20.3 Choosing between multiple bets

So far, we have considered cases where there is only one possible bet: you can either invest your money in this bet, or keep it. However, a more realistic situation is that at any point in time you have to choose between multiple bets. In these cases, how should you split your money between these bets?

For example, suppose you could invest a fraction \(\alpha_1\) of your wealth in a first bet with return \(X^{(1)} \sim p_1\), and a fraction \(\alpha_2\) of your wealth in a second bet with return \(X^{(2)} \sim p_2\).

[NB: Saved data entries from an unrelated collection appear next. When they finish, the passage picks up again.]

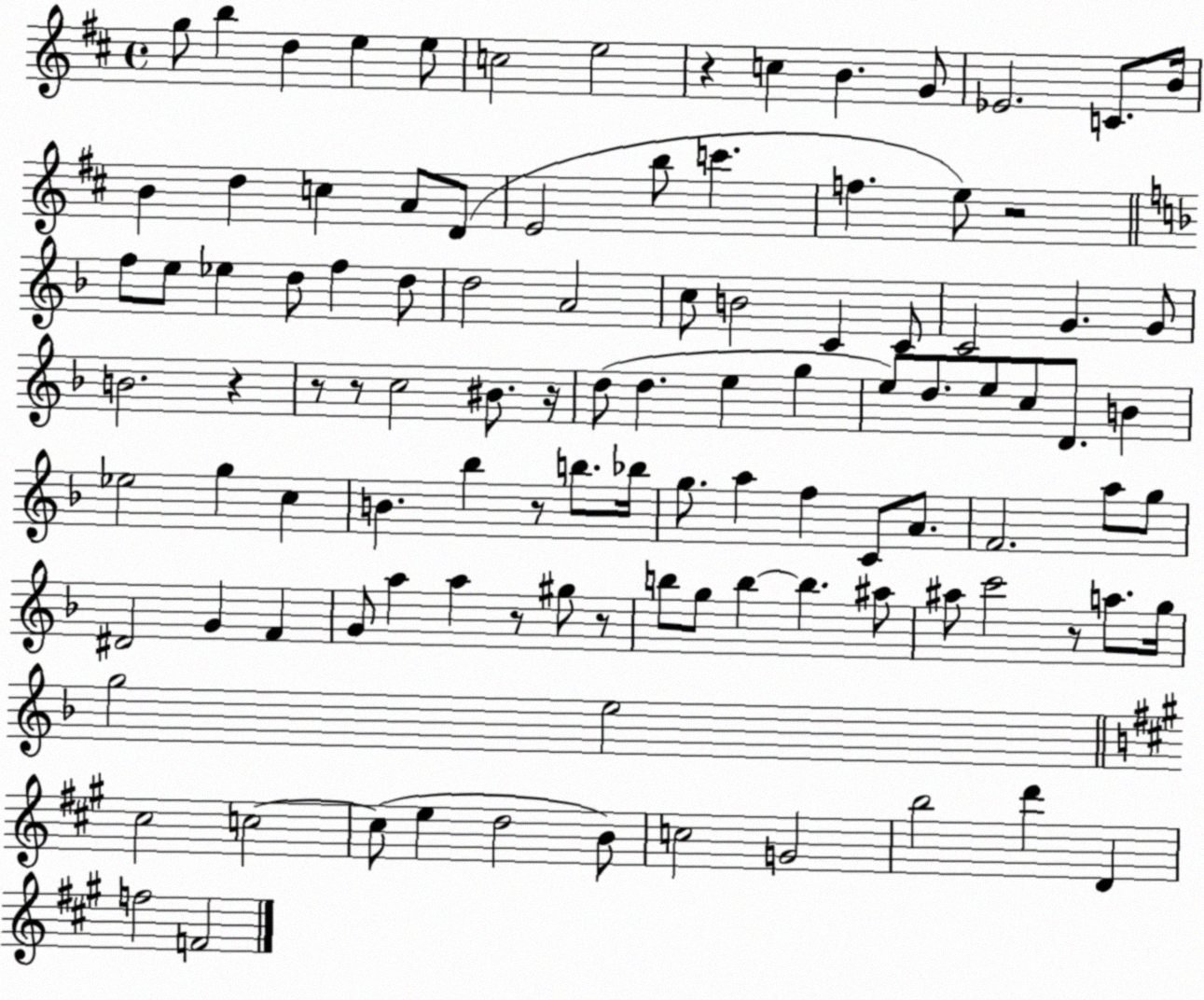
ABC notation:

X:1
T:Untitled
M:4/4
L:1/4
K:D
g/2 b d e e/2 c2 e2 z c B G/2 _E2 C/2 B/4 B d c A/2 D/2 E2 b/2 c' f e/2 z2 f/2 e/2 _e d/2 f d/2 d2 A2 c/2 B2 C C/2 C2 G G/2 B2 z z/2 z/2 c2 ^B/2 z/4 d/2 d e g e/2 d/2 e/2 c/2 D/2 B _e2 g c B _b z/2 b/2 _b/4 g/2 a f C/2 A/2 F2 a/2 g/2 ^D2 G F G/2 a a z/2 ^g/2 z/2 b/2 g/2 b b ^a/2 ^a/2 c'2 z/2 a/2 g/4 g2 e2 ^c2 c2 c/2 e d2 B/2 c2 G2 b2 d' D f2 F2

Using the same reasoning as the previous section, you could maximize the following quantity over \((\alpha_1, \alpha_2)\):

\[ \mathbb{E}_{X^{(1)} \sim p_1, X^{(2)} \sim p_2}\left[ \log \left(1 + \alpha_1 X^{(1)} + \alpha_2 X^{(2)}\right) \right]. \]

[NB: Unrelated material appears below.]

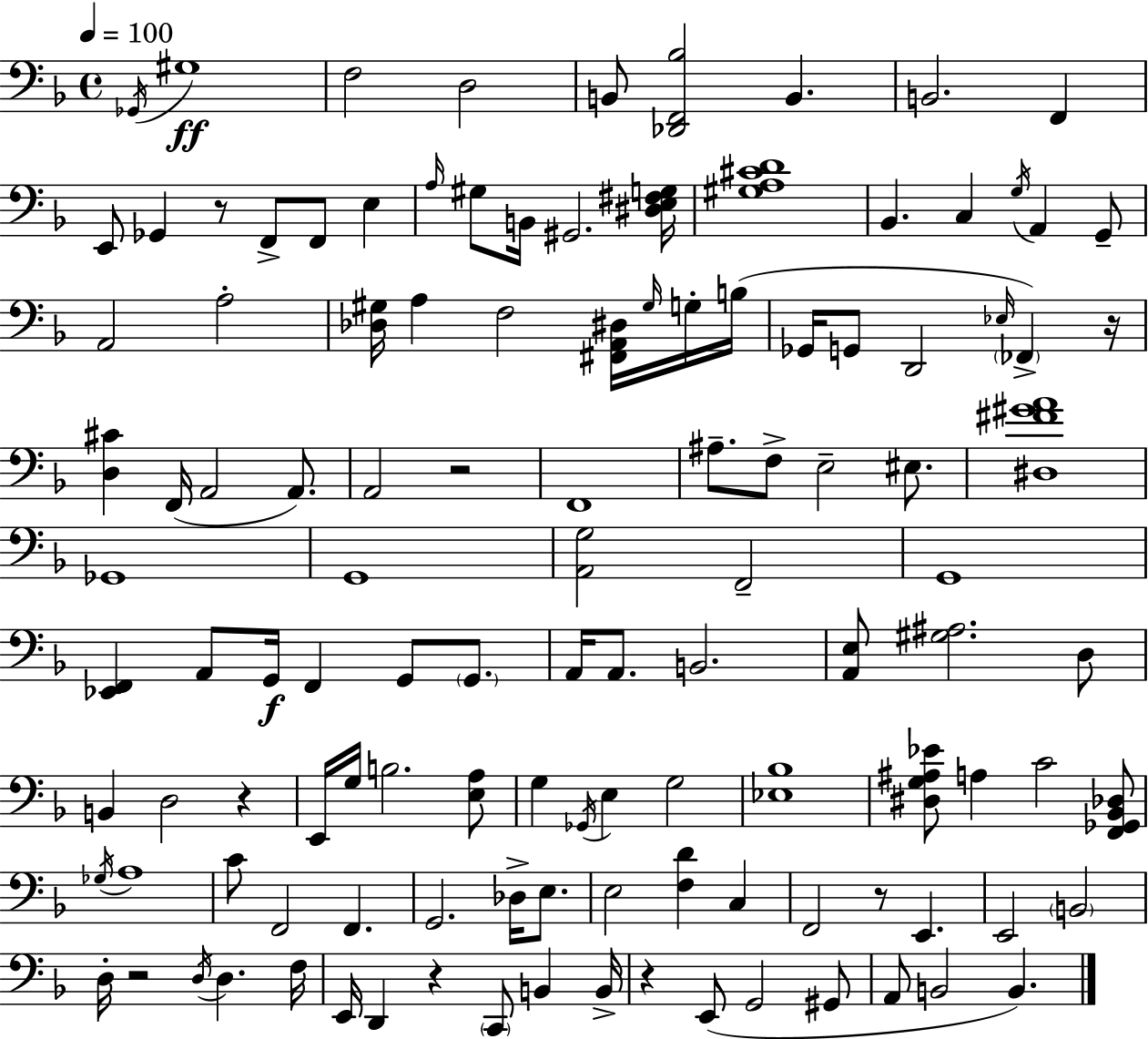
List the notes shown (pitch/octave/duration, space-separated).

Gb2/s G#3/w F3/h D3/h B2/e [Db2,F2,Bb3]/h B2/q. B2/h. F2/q E2/e Gb2/q R/e F2/e F2/e E3/q A3/s G#3/e B2/s G#2/h. [D#3,E3,F#3,G3]/s [G#3,A3,C#4,D4]/w Bb2/q. C3/q G3/s A2/q G2/e A2/h A3/h [Db3,G#3]/s A3/q F3/h [F#2,A2,D#3]/s G#3/s G3/s B3/s Gb2/s G2/e D2/h Eb3/s FES2/q R/s [D3,C#4]/q F2/s A2/h A2/e. A2/h R/h F2/w A#3/e. F3/e E3/h EIS3/e. [D#3,F#4,G#4,A4]/w Gb2/w G2/w [A2,G3]/h F2/h G2/w [Eb2,F2]/q A2/e G2/s F2/q G2/e G2/e. A2/s A2/e. B2/h. [A2,E3]/e [G#3,A#3]/h. D3/e B2/q D3/h R/q E2/s G3/s B3/h. [E3,A3]/e G3/q Gb2/s E3/q G3/h [Eb3,Bb3]/w [D#3,G3,A#3,Eb4]/e A3/q C4/h [F2,Gb2,Bb2,Db3]/e Gb3/s A3/w C4/e F2/h F2/q. G2/h. Db3/s E3/e. E3/h [F3,D4]/q C3/q F2/h R/e E2/q. E2/h B2/h D3/s R/h D3/s D3/q. F3/s E2/s D2/q R/q C2/e B2/q B2/s R/q E2/e G2/h G#2/e A2/e B2/h B2/q.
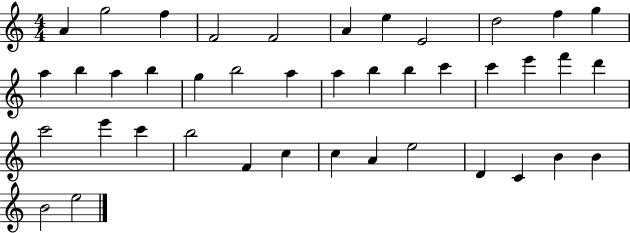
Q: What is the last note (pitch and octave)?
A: E5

However, this optimization problem often becomes intractable as the number of possible bets becomes large. For example, think about the enormous number of possible investments a trader can make at any point in time.

One idea could be to use the Taylor approximation \(\log(1 + z) \simeq z - \frac {z^2} 2\). For a single bet, this yields:

\[ \mathbb{E}_{X \sim p}\left[ \log (1 + \alpha X) \right] \simeq \alpha \mathbb{E}(X) - \frac {\alpha^2} 2 \mathbb{E}(X^2), \]

which is maximized by \(\alpha = \frac {\mathbb{E}(X)} {\mathbb{E}(X^2)}.\) Intuitively, this approximation favors bets whose returns have a high expected value but a low variance.

When choosing between \(n\) bets with returns \(X^{(i)} \sim p_i\), a first simpler case is when these bets are all independent. Then, the same reasoning applies to each bet independently, and

\[ \alpha_i \propto \frac {\mathbb{E}(X^{(i)})} {\mathbb{E}(X^{(i)^2})}. \]

The formula becomes more complicated when the \(X^{(i)}\) are no longer independent:

\[ \mathbb{E}_{\forall i, X^{(i)} \sim p_i}\left[ \log \left(1 + \sum\limits_{i=1}^n \alpha_i X_i\right) \right] \simeq \alpha^\top \mathbb{E}(X) - \frac 1 2 \alpha^\top \mathbb{E}(XX^\top) \alpha, \]

which is maximized by \(\alpha = \mathbb{E}(XX^\top)^{-1} \mathbb{E}(X)\) (assuming that \(\mathbb{E}(XX^\top)\) is invertible). Qualitatively, this approximation favors diversification, by assigning greater fractions \(\alpha_i\) to bets that are less dependent on the others.